-- START OF Selected excerpt --

Boskone 41 report
Feb. 17th, 2004 10:14 pm![[personal profile]](https://www.dreamwidth.org/img/silk/identity/user.png)
We arrived at the con late Friday night, after a strange interlude in which the T driver just drove off with the car only half-full, leaving us behind. Despite that oddity, the Riverside station is much more convenient for us than Alewife, and we shall have to use it again the future (parking in Boston being about what you'd expect). Arrived too late for any programming, so just gathered our badges, plotted our days, and went to bed.
We had a great view out across the river of MIT. The bed was never a queen but quite comfortable nonetheless. Note to self: the hotel internet connection was rather flaky and seemed to want to make initial connections through Internet Explorer only, though once connected other programs would work fine. If it won't connect after sleep mode next time, try IE first before rebooting.
I got a slow start Saturday, missing a 10:00 panel that I'd hoped to attend, on the theory that it was more important to start the day in a non-rushed mood. As always, the amount of notes I took varied inversely with the number of panels I'd attended—so I have lots of tidbits from the 11:00 panel "The Editorial Eye: How the Views of Editors Shape Their Book Lines," [*] with David G. Hartwell (Tor), Betsy Mitchell (Del Rey), Patrick Nielsen Hayden (Tor), and Ginjer Buchanan (Ace/Roc) (moderator). All paraphrased:
[*] Full panel descriptions can be found at http://www.nesfa.org/boskone/b41/schedule.html.

-- END OF Selected excerpt --

**Short problem A**
Answer these questions about the Boskone report:
(i) Which T station did the group find more convenient than Alewife?
(ii) Which program should be tried first next time if the hotel internet won't connect after sleep mode?
(iii) Who moderated the 11:00 panel "The Editorial Eye: How the Views of Editors Shape Their Book Lines"?

-- START OF Recorded data --

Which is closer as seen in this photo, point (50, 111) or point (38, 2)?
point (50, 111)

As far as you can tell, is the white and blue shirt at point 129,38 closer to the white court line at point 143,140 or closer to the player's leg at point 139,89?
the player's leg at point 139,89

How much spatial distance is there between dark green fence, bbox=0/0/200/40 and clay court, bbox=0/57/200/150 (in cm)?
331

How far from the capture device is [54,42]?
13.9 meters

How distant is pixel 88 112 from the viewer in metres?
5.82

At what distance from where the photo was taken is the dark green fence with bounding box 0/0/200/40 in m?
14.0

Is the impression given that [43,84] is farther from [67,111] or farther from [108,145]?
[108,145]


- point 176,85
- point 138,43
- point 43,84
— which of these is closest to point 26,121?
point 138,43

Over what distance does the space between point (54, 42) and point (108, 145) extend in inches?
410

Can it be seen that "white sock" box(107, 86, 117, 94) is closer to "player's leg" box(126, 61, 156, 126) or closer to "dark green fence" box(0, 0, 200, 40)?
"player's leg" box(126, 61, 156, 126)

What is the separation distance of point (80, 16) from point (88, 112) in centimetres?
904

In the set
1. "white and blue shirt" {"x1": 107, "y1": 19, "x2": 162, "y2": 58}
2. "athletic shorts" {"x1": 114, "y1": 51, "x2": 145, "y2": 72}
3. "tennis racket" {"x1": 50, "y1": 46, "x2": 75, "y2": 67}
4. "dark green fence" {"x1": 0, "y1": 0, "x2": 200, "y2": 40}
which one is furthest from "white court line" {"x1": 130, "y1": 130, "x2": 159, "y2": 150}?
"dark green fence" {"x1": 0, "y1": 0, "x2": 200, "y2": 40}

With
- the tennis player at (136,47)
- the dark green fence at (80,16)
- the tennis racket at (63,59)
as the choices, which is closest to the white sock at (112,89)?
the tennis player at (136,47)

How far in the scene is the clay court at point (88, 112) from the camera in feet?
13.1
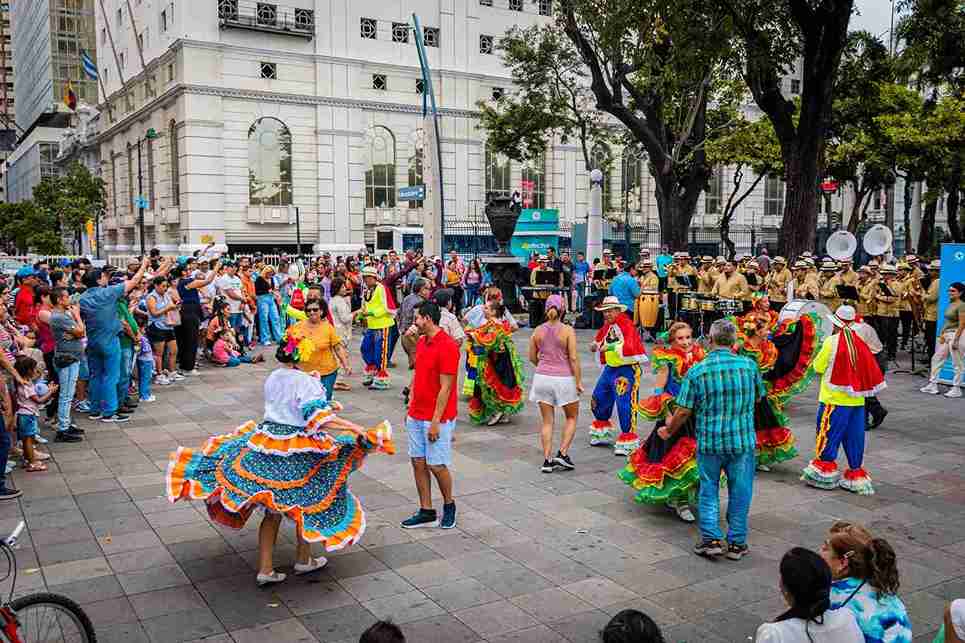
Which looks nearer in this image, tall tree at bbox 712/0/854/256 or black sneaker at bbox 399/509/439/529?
black sneaker at bbox 399/509/439/529

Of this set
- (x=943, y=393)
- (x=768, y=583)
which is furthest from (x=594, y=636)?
(x=943, y=393)

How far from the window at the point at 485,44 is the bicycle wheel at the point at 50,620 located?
4163 cm

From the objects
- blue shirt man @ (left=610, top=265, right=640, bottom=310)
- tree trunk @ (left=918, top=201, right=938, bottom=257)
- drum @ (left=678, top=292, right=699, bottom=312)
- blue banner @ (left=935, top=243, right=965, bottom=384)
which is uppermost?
tree trunk @ (left=918, top=201, right=938, bottom=257)

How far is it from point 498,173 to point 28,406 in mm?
37209

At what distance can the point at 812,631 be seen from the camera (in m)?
3.62

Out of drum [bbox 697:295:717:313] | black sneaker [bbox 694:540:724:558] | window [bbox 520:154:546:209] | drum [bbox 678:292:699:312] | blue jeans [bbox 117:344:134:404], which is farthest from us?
window [bbox 520:154:546:209]

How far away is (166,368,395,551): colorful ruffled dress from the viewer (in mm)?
5703

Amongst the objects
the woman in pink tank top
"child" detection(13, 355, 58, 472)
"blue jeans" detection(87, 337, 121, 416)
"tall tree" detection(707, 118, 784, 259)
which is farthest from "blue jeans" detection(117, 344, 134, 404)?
"tall tree" detection(707, 118, 784, 259)

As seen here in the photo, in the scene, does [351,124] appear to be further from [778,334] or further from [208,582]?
[208,582]

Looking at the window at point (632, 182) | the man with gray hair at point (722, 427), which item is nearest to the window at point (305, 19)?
the window at point (632, 182)

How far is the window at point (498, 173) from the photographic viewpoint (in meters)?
44.2

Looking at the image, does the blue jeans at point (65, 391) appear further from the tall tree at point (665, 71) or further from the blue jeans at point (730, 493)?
the tall tree at point (665, 71)

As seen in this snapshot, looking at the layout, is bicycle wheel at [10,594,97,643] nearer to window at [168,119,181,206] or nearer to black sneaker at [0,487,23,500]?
black sneaker at [0,487,23,500]

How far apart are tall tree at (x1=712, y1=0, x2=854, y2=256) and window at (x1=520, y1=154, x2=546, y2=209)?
26.1m
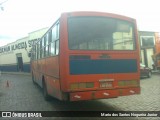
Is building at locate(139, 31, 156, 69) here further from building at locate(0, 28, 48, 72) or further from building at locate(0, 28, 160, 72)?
building at locate(0, 28, 48, 72)

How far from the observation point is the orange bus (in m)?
7.62

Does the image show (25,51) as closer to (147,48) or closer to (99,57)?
(147,48)

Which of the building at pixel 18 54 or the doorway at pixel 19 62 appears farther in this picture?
the doorway at pixel 19 62

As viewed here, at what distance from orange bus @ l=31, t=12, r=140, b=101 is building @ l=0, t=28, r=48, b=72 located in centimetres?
2626

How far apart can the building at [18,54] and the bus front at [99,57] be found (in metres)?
26.3

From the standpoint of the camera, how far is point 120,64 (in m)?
8.25

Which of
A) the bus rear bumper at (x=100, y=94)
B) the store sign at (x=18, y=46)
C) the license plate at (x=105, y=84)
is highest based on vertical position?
the store sign at (x=18, y=46)

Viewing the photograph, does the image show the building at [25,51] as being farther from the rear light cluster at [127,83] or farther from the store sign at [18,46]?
the rear light cluster at [127,83]

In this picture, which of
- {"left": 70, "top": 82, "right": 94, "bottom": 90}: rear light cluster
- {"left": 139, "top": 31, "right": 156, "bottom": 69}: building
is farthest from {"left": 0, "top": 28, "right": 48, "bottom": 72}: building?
{"left": 70, "top": 82, "right": 94, "bottom": 90}: rear light cluster

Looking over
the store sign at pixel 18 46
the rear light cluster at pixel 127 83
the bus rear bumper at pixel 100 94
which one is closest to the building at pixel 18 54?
the store sign at pixel 18 46

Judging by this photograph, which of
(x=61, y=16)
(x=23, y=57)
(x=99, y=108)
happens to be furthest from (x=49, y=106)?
(x=23, y=57)

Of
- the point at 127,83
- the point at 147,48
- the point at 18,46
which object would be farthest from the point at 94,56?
the point at 18,46

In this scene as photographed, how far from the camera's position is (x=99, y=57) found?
796 cm

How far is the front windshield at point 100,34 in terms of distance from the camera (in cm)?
784
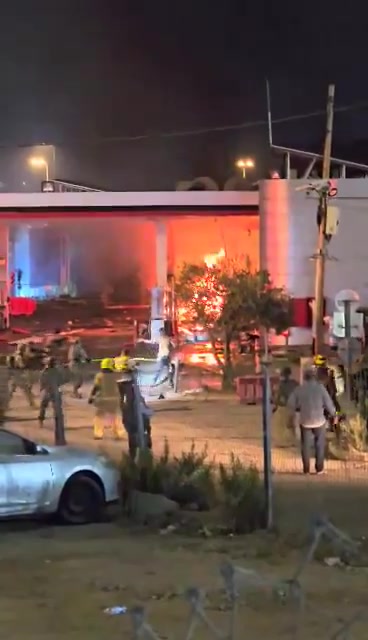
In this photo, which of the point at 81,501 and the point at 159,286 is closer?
the point at 81,501

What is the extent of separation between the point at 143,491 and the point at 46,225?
28538 millimetres

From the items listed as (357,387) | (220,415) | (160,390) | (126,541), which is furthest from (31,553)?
(160,390)

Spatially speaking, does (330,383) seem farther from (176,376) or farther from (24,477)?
(176,376)

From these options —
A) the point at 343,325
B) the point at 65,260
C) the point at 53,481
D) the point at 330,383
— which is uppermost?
the point at 65,260

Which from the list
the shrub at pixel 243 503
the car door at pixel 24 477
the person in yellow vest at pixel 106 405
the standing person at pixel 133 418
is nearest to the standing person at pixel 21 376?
the person in yellow vest at pixel 106 405

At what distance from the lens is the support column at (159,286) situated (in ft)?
110

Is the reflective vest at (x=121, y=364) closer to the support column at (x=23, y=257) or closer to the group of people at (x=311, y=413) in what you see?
the group of people at (x=311, y=413)

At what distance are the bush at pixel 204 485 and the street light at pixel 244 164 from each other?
101 ft

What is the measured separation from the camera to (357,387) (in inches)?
708

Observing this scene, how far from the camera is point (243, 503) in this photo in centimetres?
974

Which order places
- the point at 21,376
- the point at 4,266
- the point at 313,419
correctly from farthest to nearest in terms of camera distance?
the point at 4,266
the point at 21,376
the point at 313,419

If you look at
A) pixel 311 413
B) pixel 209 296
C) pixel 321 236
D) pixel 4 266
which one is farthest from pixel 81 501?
pixel 4 266

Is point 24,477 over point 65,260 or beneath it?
beneath

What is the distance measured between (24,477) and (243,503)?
92.8 inches
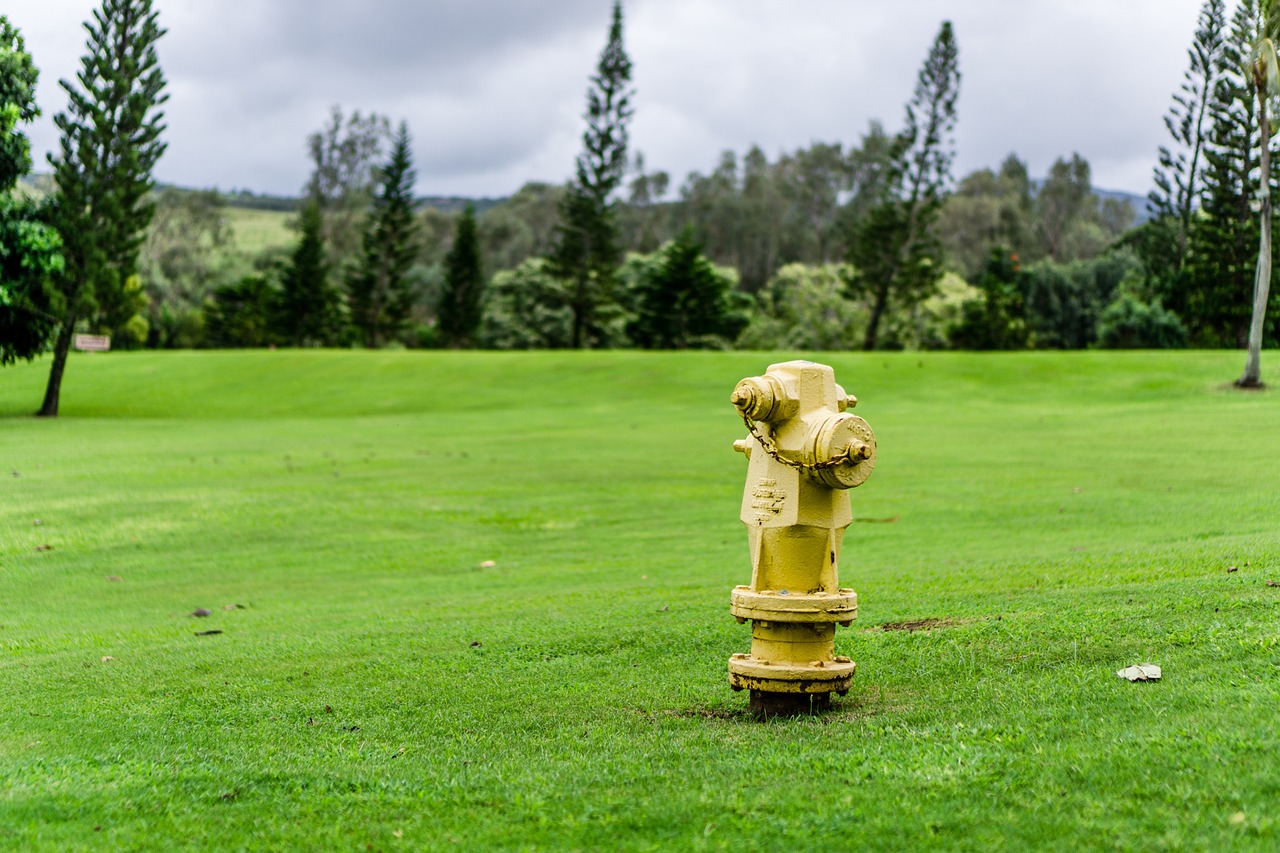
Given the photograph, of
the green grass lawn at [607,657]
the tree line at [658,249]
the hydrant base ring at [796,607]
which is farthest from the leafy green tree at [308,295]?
the hydrant base ring at [796,607]

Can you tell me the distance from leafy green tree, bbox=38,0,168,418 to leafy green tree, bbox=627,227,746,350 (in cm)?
3360

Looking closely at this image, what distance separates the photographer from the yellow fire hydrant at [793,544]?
15.2 feet

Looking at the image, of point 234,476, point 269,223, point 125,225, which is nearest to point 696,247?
point 125,225

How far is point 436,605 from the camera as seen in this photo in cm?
902

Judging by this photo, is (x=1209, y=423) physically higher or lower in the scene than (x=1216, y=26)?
lower

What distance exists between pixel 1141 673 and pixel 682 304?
59242 millimetres

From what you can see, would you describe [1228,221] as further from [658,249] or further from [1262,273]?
[658,249]

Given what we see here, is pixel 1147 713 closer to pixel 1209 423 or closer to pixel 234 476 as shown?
pixel 234 476

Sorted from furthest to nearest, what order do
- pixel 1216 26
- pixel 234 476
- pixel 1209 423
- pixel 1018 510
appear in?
pixel 1216 26, pixel 1209 423, pixel 234 476, pixel 1018 510

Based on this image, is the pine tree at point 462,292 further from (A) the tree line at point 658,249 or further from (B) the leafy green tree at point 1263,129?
(B) the leafy green tree at point 1263,129

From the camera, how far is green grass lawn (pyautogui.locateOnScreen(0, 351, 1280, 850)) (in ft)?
11.6

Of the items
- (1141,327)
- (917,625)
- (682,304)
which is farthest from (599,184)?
(917,625)

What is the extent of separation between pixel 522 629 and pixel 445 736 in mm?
2462

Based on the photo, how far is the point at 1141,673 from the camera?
4707mm
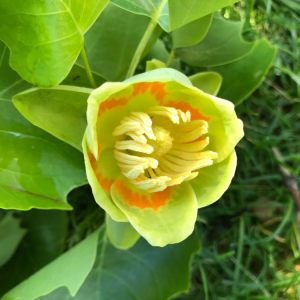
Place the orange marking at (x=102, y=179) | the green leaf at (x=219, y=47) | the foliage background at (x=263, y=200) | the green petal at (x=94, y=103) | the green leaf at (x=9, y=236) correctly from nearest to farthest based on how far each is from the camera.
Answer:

-- END OF Recorded data --

**Short problem B**
Put the lines of the rows, starting at the line containing "Looking at the image, of" and ending at the line containing "59242 millimetres", into a JSON list of strings with one string per line and blank lines left out.

**Full output A**
(i) Riverside
(ii) Internet Explorer
(iii) Ginjer Buchanan

**Full output B**
[
  "Looking at the image, of point 234,476, point 269,223, point 125,225, which is nearest to point 696,247?",
  "point 125,225",
  "How far is point 436,605 from the camera as seen in this photo in cm?",
  "902",
  "Judging by this photo, is (x=1209, y=423) physically higher or lower in the scene than (x=1216, y=26)?",
  "lower",
  "What distance exists between pixel 1141 673 and pixel 682 304?",
  "59242 millimetres"
]